Evolution of paleo-climate and seawater pH from the late Permian to postindustrial periods recorded by boron isotopes and B/Ca in biogenic carbonates

Highlights

• The fundamentals and advances in δ11B-pH and B/Ca proxies have been demonstrated.

• The evolution of atmospheric CO2 over million-year scale and millennium scale is reviewed.

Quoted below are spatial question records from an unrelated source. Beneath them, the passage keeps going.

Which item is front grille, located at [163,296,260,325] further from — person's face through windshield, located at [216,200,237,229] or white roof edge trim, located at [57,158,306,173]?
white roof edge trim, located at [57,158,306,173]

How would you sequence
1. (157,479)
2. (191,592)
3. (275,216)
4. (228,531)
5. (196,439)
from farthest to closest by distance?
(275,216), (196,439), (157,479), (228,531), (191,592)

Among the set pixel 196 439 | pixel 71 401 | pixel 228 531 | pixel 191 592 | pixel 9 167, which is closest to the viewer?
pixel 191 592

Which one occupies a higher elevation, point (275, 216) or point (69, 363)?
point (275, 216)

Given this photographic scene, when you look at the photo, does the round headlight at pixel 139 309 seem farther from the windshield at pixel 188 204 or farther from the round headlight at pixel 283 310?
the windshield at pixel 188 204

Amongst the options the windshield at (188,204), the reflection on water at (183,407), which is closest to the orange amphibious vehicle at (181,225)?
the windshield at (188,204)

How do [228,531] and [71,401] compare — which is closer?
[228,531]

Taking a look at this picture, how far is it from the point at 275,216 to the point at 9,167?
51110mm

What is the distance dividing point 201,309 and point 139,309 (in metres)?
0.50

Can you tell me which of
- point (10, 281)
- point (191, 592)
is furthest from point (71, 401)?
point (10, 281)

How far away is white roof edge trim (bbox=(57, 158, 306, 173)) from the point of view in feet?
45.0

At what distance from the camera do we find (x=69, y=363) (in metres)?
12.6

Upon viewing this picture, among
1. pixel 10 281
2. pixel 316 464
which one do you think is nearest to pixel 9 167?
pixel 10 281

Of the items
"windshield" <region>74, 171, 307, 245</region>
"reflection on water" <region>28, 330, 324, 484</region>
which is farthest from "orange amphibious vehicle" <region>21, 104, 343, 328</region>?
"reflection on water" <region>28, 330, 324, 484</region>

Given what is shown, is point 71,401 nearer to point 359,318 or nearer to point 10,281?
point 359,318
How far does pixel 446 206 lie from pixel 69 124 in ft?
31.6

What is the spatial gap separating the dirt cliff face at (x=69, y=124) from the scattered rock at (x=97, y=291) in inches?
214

• The significant ocean acidifications and the associated driving forces were clarified.

Abstracts

Cycling of CO2 between the oceans and the atmosphere has significant impacts on the global climate change. The accurate reconstructions of paleo-pH and atmospheric-oceanic carbon cycling using geochemical tracers (e.g., δ11B, B/Ca) in marine carbonates are reviewed in this work, including the fundamental mechanisms and the remaining challenges in these proxies and the progresses in understanding of evolution of paleo-climate and seawater pH from the late Permian to postindustrial periods. The proxies provide new insight into the evolution of atmospheric CO2 concentrations at time scales from tens of millions to thousands of years, and the direct evidence to the significant ocean acidification during the mass extinction events, and the CO2 cycling in ocean-atmosphere system during the Last Deglaciation and post-industrial periods. On the basis of extensive investigation, it could be concluded that: (i) the carbon dioxide levels and their impacts on Earth surface temperature during the Cenozoic cooling, the Pliocene warmth, and the mid-Pleistocene transition have been evaluated by the combination of multiple proxies; (ii) the benthic/planktonic foraminiferal B/Ca and δ11B data provided consistent implications for global climate variations during the Late Pleistocene, the Late Glacial, Last Glacial Maximum, and the Younger Dryas event; (iii) perturbations of surface ocean pH at the Permo-Triassic (P-T) boundary, the Pliensbachian-Toarcian (Pl-To) boundary, the Cretaceous-Paleogene (K/Pg) boundary and the Palaeocene-Eocene Thermal Maximum (PETM) global warming event were triggered by the large injection of carbon, the short episodic pulses of volcanogenic CO2, the Chicxulub impact, and the volcanism activities of the North Atlantic Igneous Province, respectively; (iv) the ocean acidification in the equatorial and polar Pacific during the Last Deglaciation implied an expanded zone of equatorial upwelling and resultant CO2 emission from higher subsurface dissolved inorganic carbon concentration. The acceleration of modern acidification in post-industrial time was not only driven by anthropogenic CO2 but also varied synchronously with inter-decadal changes in Asian Winter Monsoon Intensity.

Wei H.-Z., Zhao Y., Liu X., Wang Y.-J., Lei F., Wang W.-Q., Li Y.-C. & Lu H.-Y., in press. Evolution of paleo-climate and seawater pH from the late Permian to postindustrial periods recorded by boron isotopes and B/Ca in biogenic carbonates. Earth-Science Reviews. Article (subscription required).